A block of 4 washing machines was used (Miele washing machines with 7 Kg load, washing cycle cotton 40° C. The washing machine drum is loaded with the standard stains textiles and 3.5 Kg of ballast) and each formulation went into 2 different machines. Each formulation was tested twice to give 2 internal and 2 external replicates for each formulation.

The stain removal performance was evaluated by measuring the stain before and after treatment using an Ultrascan XE Spectrophotometer, from HunterLab.

The Following Results were Obtained:

	Stain:	A	B	C	D
	Greasy Stains
	Make-Up 1	71.8	70.6	74.1	73.4
	Lipstick 2	44.9	43.3	52.8	53.0
	Olive oil	36.0	32.6	39.0	39.3
	Spaghetti Sauce	79.4	79.7	83.4	81.4
	Average	58.0	56.6	62.4	61.8
	Bleachable Stains
	Coffee	82.9	83.9	84.0	83.5
	Wine	77.1	80.8	79.9	80.2
	Tea	75.5	79.5	78.1	79.1
	Blueberry Juice	77.7	80.3	79.8	80.7
	Ketchup	80.6	81.2	85.4	82.5
	Grass	65.3	68.3	77.2	74.3
	Average	76.5	79.0	80.7	80.0
	Enzymatic stains
	Cocoa	50.2	50.7	51.9	49.0
	Blood/milk/ink	42.4	47.4	49.0	47.3
	Average	46.3	49.1	50.5	48.1

In almost all cases the addition of DOBA improved the performance of the TAED on the stain.

Performance Example 2

The liquid products above were used on top of a liquid detergent (Dash liquid) 30 ml of each chamber was used, this leading to a total amount of 60 ml for the combined chambers.

A block of 4 washing machines was used (Miele washing machines with 7 Kg load, washing cycle cotton 40° C. The washing machine drum is loaded with the standard stains textiles and 3.5 Kg of ballast) and each formulation went into 2 different machines. Each formulation was tested twice to give 2 internal and 2 external replicates for each formulation.

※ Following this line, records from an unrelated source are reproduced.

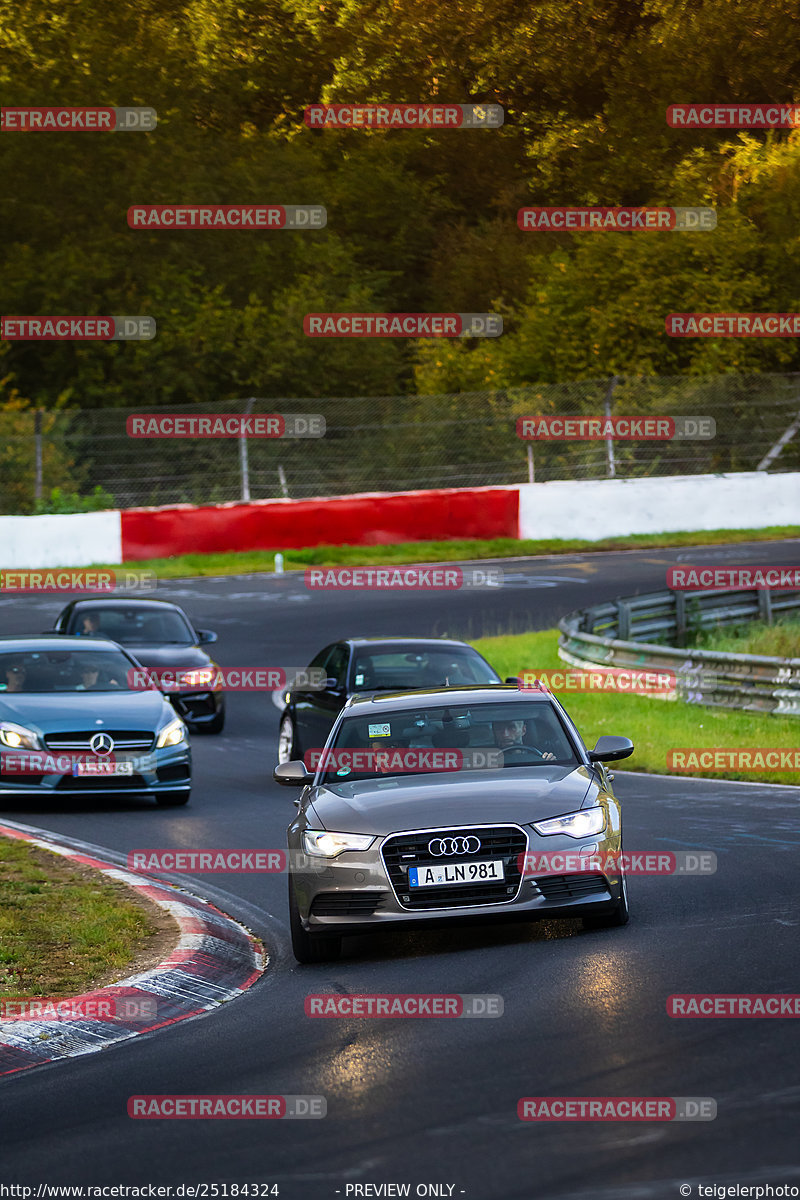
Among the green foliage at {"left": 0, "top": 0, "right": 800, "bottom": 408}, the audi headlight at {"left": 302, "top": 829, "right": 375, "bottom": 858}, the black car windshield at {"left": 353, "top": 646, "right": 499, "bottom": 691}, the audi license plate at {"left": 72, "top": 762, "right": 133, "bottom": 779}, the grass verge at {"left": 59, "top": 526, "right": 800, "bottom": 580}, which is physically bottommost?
the audi license plate at {"left": 72, "top": 762, "right": 133, "bottom": 779}

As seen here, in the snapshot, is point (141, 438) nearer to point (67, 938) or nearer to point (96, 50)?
point (67, 938)

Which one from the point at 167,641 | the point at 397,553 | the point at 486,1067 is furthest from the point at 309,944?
the point at 397,553

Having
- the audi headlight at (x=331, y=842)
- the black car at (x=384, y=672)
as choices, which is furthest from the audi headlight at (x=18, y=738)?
the audi headlight at (x=331, y=842)

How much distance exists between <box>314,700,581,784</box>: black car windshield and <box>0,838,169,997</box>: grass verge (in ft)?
4.82

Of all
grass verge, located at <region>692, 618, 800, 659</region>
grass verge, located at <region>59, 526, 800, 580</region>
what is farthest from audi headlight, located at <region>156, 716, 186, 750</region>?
grass verge, located at <region>59, 526, 800, 580</region>

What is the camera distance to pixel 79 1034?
25.1 feet

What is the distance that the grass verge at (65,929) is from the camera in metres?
8.88

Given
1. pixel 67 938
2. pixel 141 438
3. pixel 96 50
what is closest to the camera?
pixel 67 938

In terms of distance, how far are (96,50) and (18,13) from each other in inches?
194

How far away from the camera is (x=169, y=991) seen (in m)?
8.47

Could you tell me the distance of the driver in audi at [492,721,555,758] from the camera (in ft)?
32.5

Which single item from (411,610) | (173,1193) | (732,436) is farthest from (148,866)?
(732,436)

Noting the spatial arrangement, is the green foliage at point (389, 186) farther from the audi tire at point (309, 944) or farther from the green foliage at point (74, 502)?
the audi tire at point (309, 944)

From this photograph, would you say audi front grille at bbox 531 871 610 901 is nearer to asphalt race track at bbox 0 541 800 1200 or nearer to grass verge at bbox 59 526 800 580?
asphalt race track at bbox 0 541 800 1200
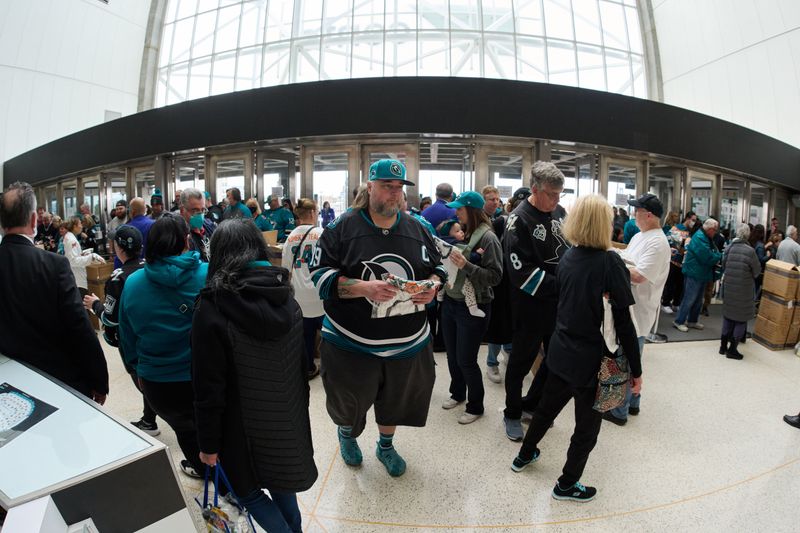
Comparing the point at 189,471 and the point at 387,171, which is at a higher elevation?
the point at 387,171

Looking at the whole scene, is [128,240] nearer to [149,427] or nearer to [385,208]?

The stain removal performance was evaluated by measuring the stain before and after treatment using an Ultrascan XE Spectrophotometer, from HunterLab.

The Following Results were Obtained:

	Dash	Dash	Dash	Dash
	liquid	liquid + A	liquid + B	liquid + C
blueberry juice	49	53	53	61
peach juice	74	76	76	77
grass	53	56	58	58
tea	59	63	65	67
wine	64	66	67	70
ketchup	76	76	75	76
cocoa	50	52	54	53
chocolate	68	70	70	71
salad dressing/pigment (cot)	62	65	66	67
mayonnaise/chlorophyll (cot)	71	72	72	72
olive oil/carbon black (cot)	26	26	27	27
lipstick (cot)	42	43	45	48
make up (cot)	72	74	74	77
lipstick (p/c)	39	39	40	42
make up (p/c)	70	71	73	70
skin grease/pigment (cot)	65	68	66	68
skin grease/pigment (p/c)	65	71	71	73
spaghetti sauce with meat	71	71	71	72
(cot)
motor oil/pigment (cot)	58	64	61	62
motor oil/pigment (p/c)	59	59	61	60

Claims

1. A structured detergent composition comprising a bleach component wherein the bleach component has a particle size of less than 150 μm.

2. A composition according to claim 1, wherein the bleach component is a bleach or a bleach activator.

3. A composition according to claim 2, wherein the composition comprises up to 20 wt % of bleach.

4. A composition according to claim 3, wherein the bleach comprises PAP (phthalimidoperhexanoic acid)

5. A composition according to claim 2, wherein the composition comprises up to 20 wt % amount of bleach activator.

6. A composition according to claim 5, wherein the bleach activator comprises DOBA (deconoyloxy benzoic acid).

7. A composition according to claim 5, wherein the bleach activator comprises TAED.

8. A composition according to claim 1, wherein the composition is in the form of a single composition or a composition packaged in a single container.

9. A composition according to claim 1, wherein the composition comprises a plurality of individual portions.

10. A washing process comprising the step of: utilizing a composition according to claim 1.

11. A washing process according to claim 10, wherein clothes are treated.

12. A washing process according to claim 10, wherein hard surfaces are treated.